Work to be completed: Can you retype the lines below, starting at the one containing "Among the candidates" and ending at the very last line, with both ends included and the pictures left out?
====== Data for this exercise
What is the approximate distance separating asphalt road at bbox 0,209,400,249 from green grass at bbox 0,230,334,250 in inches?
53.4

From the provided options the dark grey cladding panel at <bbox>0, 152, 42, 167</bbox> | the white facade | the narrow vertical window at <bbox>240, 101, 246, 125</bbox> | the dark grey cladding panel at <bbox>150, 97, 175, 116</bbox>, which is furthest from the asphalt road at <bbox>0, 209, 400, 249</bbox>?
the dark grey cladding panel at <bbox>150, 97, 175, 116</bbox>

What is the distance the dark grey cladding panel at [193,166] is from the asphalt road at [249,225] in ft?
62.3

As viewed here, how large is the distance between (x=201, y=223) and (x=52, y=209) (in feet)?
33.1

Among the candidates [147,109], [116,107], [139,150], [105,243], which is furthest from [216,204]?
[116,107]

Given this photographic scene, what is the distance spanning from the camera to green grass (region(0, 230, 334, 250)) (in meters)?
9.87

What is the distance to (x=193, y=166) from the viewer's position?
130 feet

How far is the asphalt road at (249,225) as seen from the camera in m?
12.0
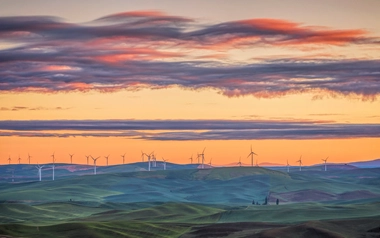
============
Response:
Among the candidates [147,109], [116,107], [139,150], [105,243], which is furthest from [216,204]?
[116,107]

Given this photographic scene, what is the distance spanning from the camera to green grass (region(0, 230, 334, 250)) (in meters)?
9.87

What is the distance to (x=193, y=166) from the viewer's position?
130 feet

How far is the asphalt road at (249,225) as seen from the camera in m?
12.0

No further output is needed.